If we insert this directly into the hash function as a string, your programming language will actually send the ASCII encoding of each of these characters into the hash function, which looks like this in binary:
"ab" = 01100001 01100010
sha256(0110000101100010) = fb8e20fc2e4c3f248c60c39bd652f3c1347298bb977b8b4d5903b85055620603
Hash functions work on the underlying 1s and 0s of computer data, which is what I'm referring to here with the word "binary".
But what we actually want to send into the hash function is the byte this hexadecimal string represents, which looks like this in binary:
0xab = 10101011
sha256(10101011) = 087d80f7f182dd44f184aa86ca34488853ebcc04f0c60d5294919a466b463831
This is why we usually need to "pack" our hexadecimal strings in to bytes first before hashing. Most programming languages will have functions that allow you to do this. For example:

 copied
copied copied
copied$hex = "ab"
$binary = pack("H*", $hex);You will probably see a bunch of jargon text if you print out these converted binary values directly. This makes sense, because your programming language converts this binary data back to ASCII when printing it out, and this binary data probably refers to a weird characters (code points) in the ASCII table.
In short, remember that hash functions take in binary data as the input, so we need to be specific about the binary data we want to insert.
If you forget to convert your hexadecimal strings to their corresponding bytes beforehand, your programming language will assume you want to send the binary representation of the characters in the string, and this will produce a completely different hash result than expected.
This is by far the most common issue people have when hashing data in Bitcoin for the first time. So if you're not getting the right hash results, this is probably where you're going wrong.
And I should know, I've done do it myself.
All bitcoin data is just a bunch of bytes at the end of the day. We just use their hexadecimal string representation for convenience when sharing and displaying them on websites.
Summary
A hash function is the Swiss Army knife in the programmer's toolbox.

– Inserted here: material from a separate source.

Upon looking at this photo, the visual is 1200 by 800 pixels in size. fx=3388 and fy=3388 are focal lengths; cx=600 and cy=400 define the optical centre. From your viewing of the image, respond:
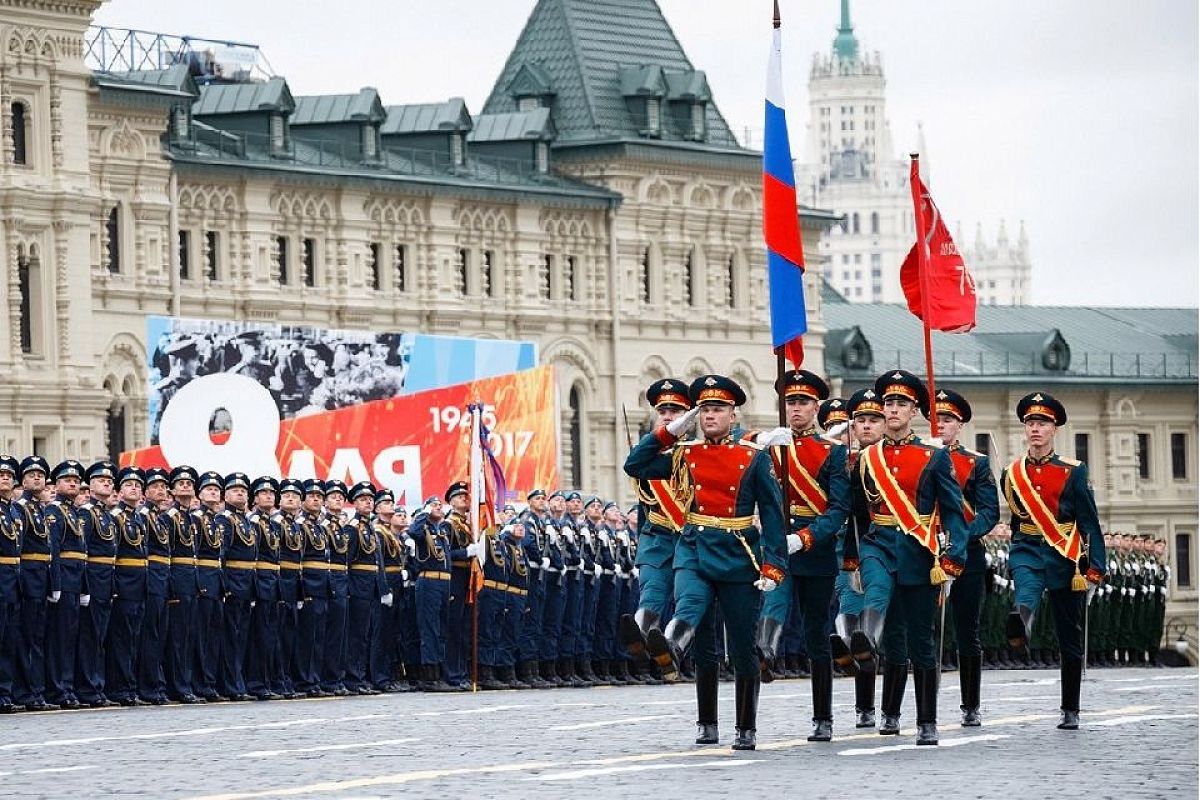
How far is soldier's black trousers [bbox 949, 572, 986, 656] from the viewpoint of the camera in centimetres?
2014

You'll be hashing things frequently when working with Bitcoin, so it's worth getting the hang of them in whatever programming language you're using.
Satoshi very much understood their properties, and utilized them for various purposes when developing Bitcoin. But their most ingenious decision was to leverage the unpredictability of hash functions to create a network-wide lottery, which is what underpins the revolutionary mechanism of mining and blockchain technology.
So it just goes to show that if you understand the fundamental properties of a tool, you can find new and interesting ways to use it.
Lastly, if you want a proper technical definition of a hash function:
Cryptographic hash functions map input strings of arbitrary (or very large) length to short fixed length output strings.
But I just think of them as fingerprinting machines for data.